Cheung Ka Shing, Lam Lok Ka, Seto Wai Kay, Leung Wai K
Department of Medicine, The University of Hong Kong, Queen Mary Hospital, Hong Kong, China.
Department of Medicine, The University of Hong Kong-Shenzhen Hospital, Shenzhen, China.
Liver Cancer. 2021 Aug 18;10(6):606-614. doi: 10.1159/000518090. eCollection 2021 Nov.
Recent studies suggested that use of antibiotics may interfere with treatment responses to immune checkpoint inhibitors (ICIs). We determined whether concurrent use of antibiotics during ICI therapy was associated with adverse outcomes in patients with advanced hepatocellular carcinoma (HCC).

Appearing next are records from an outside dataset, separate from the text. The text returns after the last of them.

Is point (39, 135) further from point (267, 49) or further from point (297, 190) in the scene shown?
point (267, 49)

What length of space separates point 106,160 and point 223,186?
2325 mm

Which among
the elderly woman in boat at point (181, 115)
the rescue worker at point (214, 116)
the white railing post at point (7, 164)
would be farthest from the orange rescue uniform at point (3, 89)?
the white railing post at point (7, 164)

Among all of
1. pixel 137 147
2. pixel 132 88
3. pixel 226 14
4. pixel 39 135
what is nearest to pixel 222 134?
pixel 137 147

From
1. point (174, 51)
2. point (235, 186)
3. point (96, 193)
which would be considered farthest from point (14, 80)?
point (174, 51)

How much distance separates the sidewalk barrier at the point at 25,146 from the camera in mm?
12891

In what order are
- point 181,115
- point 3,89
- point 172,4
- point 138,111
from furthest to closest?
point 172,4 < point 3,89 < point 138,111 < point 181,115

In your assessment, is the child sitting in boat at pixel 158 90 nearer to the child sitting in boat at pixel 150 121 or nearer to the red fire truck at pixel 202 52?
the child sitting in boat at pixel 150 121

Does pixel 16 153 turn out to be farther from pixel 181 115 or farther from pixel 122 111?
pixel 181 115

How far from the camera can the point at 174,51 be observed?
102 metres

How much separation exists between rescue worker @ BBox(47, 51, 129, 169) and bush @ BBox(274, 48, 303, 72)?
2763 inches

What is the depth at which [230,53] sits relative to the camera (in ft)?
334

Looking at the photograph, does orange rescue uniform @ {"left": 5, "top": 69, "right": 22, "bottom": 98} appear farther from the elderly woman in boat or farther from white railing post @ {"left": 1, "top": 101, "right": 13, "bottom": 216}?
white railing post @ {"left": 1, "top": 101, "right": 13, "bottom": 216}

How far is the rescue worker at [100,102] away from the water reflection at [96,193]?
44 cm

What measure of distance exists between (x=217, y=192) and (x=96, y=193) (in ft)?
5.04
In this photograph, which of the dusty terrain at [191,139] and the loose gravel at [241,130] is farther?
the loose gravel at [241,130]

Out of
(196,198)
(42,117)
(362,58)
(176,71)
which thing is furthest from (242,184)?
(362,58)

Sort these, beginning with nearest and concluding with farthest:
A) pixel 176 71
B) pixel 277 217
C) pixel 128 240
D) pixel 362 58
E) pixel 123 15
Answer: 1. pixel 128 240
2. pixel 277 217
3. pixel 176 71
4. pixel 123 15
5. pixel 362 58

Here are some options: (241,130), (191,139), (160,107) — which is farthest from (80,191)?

This is a territory-wide retrospective cohort study including all advanced HCC patients who received ICIs (nivolumab, pembrolizumab, or ipilimumab) between January 2014 and December 2019. Exclusion criteria included prior liver transplantation and use of cabozantinib, regorafenib, or ramucirumab. The exposure of interest was concurrent antibiotic use within 30 days before or after the commencement of ICI. The adjusted hazard ratio (aHR) of cancer-related mortality and all-cause mortality with antibiotic use was derived by propensity score (PS) matching in 1:2 ratio of covariates including baseline characteristics, causes of cirrhosis, Child-Pugh status, prior HCC treatment, comorbidities, concurrent medications, and laboratory results including alpha fetoprotein.
A total of 395 HCC patients who had received ICIs were included. During a median follow-up of 16.5 months (interquartile range [IQR]: 5.6-44.3), there were 286 (72.4%) deaths including 231 cancer-related deaths. The median time from the first ICI to event was 7.7 months (IQR: 4.0-16.8). PS matching of 56 antibiotic users with 99 nonusers showed that concurrent antibiotic use with ICI was associated with higher cancer-related (aHR: 1.66; 95% CI: 1.08-2.54) and all-cause mortality (aHR: 1.63; 95% CI: 1.17-2.28).
Concurrent antibiotic use during immunotherapy was associated with higher mortality in patients with advanced HCC. Further studies should examine the role of gut dysbiosis on responses to ICI.
近期研究表明,使用抗生素可能会干扰免疫检查点抑制剂(ICI)的治疗反应。我们确定了在ICI治疗期间同时使用抗生素是否与晚期肝细胞癌(HCC)患者的不良结局相关。
这是一项全地区性的回顾性队列研究,纳入了2014年1月至2019年12月期间接受ICI(纳武利尤单抗、帕博利珠单抗或伊匹木单抗)治疗的所有晚期HCC患者。排除标准包括既往肝移植以及使用卡博替尼、瑞戈非尼或雷莫西尤单抗。感兴趣的暴露因素是在ICI开始前或开始后30天内同时使用抗生素。通过倾向评分(PS)匹配,以1:2的协变量比例(包括基线特征、肝硬化病因、Child-Pugh分级、既往HCC治疗、合并症、同时使用的药物以及包括甲胎蛋白在内的实验室检查结果)得出使用抗生素时癌症相关死亡率和全因死亡率的调整后风险比(aHR)。
共纳入395例接受ICI治疗的HCC患者。在中位随访16.5个月(四分位间距[IQR]:5.6 - 44.3)期间,有286例(72.4%)死亡,其中231例为癌症相关死亡。从首次使用ICI到事件发生的中位时间为7.7个月(IQR:4.0 - 16.8)。56例抗生素使用者与99例非使用者的PS匹配显示,ICI治疗期间同时使用抗生素与更高的癌症相关死亡率(aHR:1.66;95%CI:1.08 - 2.54)和全因死亡率(aHR:1.63;95%CI:1.17 - 2.28)相关。
免疫治疗期间同时使用抗生素与晚期HCC患者较高的死亡率相关。进一步的研究应探讨肠道微生物群失调在ICI反应中的作用。